Too bad that wouldn’t kill her.

She disappeared into the distance, and Julian huffed an annoyed breath through his nose. Was she trying to step on every stick in the forest?

He followed, but at a more sedate pace. Julian had run snout-first into a tree before. He didn’t plan to do so again.

He found her sitting in a patch of moonlight, head tipped upward, mouth lolling open to catch the fat snowflakes that had just begun to fall.

For an instant he wanted to join her, to tumble her to the ground and wrestle as wolves did. To run and play, to hunt together, then later—

Mounting her as a wolf, again as a man. Fur against fur. Skin upon skin. His breath and hers, coming fast and sharp. Panting. The slick slide, that welcoming heat. She’d be tight, tighter still when she clenched around him and he—

Julian yipped in surprise at the images that cascaded through his mind. Alex yipped, too, startled, then glanced over her shoulder and showed him her teeth.

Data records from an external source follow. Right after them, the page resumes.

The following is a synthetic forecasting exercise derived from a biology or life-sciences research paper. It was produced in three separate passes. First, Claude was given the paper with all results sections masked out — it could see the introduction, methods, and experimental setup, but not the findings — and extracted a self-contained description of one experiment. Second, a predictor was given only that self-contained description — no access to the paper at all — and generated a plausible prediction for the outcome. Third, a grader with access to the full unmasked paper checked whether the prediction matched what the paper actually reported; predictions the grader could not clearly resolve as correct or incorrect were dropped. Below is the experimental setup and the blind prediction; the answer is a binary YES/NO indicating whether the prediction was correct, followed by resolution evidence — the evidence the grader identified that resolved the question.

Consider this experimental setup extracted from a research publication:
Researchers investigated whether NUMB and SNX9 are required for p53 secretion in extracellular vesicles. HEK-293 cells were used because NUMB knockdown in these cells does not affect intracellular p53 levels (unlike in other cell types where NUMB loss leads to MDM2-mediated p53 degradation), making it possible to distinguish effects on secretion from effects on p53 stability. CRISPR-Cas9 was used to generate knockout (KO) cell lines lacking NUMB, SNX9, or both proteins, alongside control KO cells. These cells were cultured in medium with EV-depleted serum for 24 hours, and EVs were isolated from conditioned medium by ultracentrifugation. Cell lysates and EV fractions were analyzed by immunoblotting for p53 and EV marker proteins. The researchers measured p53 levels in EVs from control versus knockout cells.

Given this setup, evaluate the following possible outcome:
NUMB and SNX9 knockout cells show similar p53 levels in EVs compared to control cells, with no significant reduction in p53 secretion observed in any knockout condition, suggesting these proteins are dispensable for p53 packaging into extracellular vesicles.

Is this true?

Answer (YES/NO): NO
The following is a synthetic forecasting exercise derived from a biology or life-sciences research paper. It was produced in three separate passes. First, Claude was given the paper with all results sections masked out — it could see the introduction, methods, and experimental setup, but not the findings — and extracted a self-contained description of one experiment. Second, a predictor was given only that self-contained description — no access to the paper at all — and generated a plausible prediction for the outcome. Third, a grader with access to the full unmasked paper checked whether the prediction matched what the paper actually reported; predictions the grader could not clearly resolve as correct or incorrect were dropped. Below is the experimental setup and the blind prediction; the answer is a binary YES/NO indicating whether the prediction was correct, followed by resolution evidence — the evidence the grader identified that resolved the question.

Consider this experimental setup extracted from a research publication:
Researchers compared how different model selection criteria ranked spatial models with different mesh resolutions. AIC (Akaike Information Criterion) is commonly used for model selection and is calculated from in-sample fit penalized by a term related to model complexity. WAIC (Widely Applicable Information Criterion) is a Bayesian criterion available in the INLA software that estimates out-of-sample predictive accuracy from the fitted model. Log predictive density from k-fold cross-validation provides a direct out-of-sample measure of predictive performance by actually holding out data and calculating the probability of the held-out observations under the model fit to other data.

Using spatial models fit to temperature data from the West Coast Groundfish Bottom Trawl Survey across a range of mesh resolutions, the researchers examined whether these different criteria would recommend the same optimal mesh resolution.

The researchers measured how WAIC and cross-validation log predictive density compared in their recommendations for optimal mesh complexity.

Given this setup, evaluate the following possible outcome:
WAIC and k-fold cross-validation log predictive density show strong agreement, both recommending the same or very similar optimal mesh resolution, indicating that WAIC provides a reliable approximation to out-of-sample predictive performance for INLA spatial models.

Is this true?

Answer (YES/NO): NO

If wolves could laugh, Julian would have. Even if he didn’t despise her, she certainly despised him. He could fantasize all he wanted about fucking her, but it would never, ever happen.

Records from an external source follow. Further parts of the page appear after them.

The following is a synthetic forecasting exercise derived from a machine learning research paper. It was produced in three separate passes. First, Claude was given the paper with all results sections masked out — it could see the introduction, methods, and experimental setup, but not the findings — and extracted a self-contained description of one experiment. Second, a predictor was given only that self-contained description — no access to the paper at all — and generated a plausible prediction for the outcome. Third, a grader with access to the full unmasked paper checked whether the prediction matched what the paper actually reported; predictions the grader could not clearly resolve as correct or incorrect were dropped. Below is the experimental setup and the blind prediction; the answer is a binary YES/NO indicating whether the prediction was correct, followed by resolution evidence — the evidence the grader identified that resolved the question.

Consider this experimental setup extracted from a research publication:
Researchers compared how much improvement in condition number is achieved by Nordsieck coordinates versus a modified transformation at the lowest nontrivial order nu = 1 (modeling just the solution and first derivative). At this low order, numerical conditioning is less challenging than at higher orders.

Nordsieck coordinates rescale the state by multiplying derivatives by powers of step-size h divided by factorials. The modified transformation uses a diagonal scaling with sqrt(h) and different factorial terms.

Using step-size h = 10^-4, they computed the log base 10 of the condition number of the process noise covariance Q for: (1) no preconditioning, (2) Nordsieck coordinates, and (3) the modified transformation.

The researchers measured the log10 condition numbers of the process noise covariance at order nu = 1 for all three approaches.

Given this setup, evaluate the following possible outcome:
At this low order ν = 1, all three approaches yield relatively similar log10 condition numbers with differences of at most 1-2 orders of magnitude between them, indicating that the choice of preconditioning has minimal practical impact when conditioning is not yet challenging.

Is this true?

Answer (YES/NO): NO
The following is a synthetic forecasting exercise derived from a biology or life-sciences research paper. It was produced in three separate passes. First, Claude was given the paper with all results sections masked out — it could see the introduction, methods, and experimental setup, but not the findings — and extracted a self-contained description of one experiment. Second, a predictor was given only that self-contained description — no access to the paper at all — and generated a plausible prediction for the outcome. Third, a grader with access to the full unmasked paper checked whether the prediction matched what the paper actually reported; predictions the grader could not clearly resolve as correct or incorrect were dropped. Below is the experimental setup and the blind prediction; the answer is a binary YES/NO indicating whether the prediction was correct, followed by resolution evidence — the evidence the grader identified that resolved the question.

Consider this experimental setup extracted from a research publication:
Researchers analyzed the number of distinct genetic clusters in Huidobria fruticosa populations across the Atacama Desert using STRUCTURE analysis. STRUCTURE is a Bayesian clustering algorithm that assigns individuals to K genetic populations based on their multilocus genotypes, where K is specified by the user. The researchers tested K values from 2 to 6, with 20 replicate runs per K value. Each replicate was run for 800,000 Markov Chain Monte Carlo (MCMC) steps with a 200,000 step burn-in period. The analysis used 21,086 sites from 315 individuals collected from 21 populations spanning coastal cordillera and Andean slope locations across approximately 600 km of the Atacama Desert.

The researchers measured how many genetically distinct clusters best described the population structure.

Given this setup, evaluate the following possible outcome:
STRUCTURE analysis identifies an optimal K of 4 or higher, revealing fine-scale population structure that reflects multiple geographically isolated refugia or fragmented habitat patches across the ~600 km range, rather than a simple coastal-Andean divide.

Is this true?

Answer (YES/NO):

Alex found herself dazzled by everything. The world, when viewed as a wolf, was completely new. Scents swirled around her, and they told her things—a rabbit ahead, a mouse just there, a moose had meandered through not long ago.

The snow pattered like rain upon the ground, upon her, so much louder than snow should be. The night was silver and blue, exquisite, a shadow land that existed only for her.

Then Barlow blundered in and wrecked everything.

She was staring at the moon, fighting the bizarre urge to howl, when he yipped from just behind her. She nearly jumped out of her fur. Where had he come from? He moved as quietly as a wolf as he had as a man.

She, however, was having a hard time staying silent—and right now she was so hungry, she was wondering how Barlow would taste raw.

Glancing over

her shoulder, she caught sight of a similar expression in Barlow’s too human eyes. He was wondering how she would taste also. But in a totally different way.

Barlow came toward her, and Alex scrambled to her feet, nearly collapsing when they tangled together. She could not get her mind around four feet, not two. By the time she righted herself he was gone, and she stood in the clearing alone with the moon.

Her stomach growled so loudly she started. Then she wasn’t sure if the skittering sound on the snow had been her own claws or the claws of another.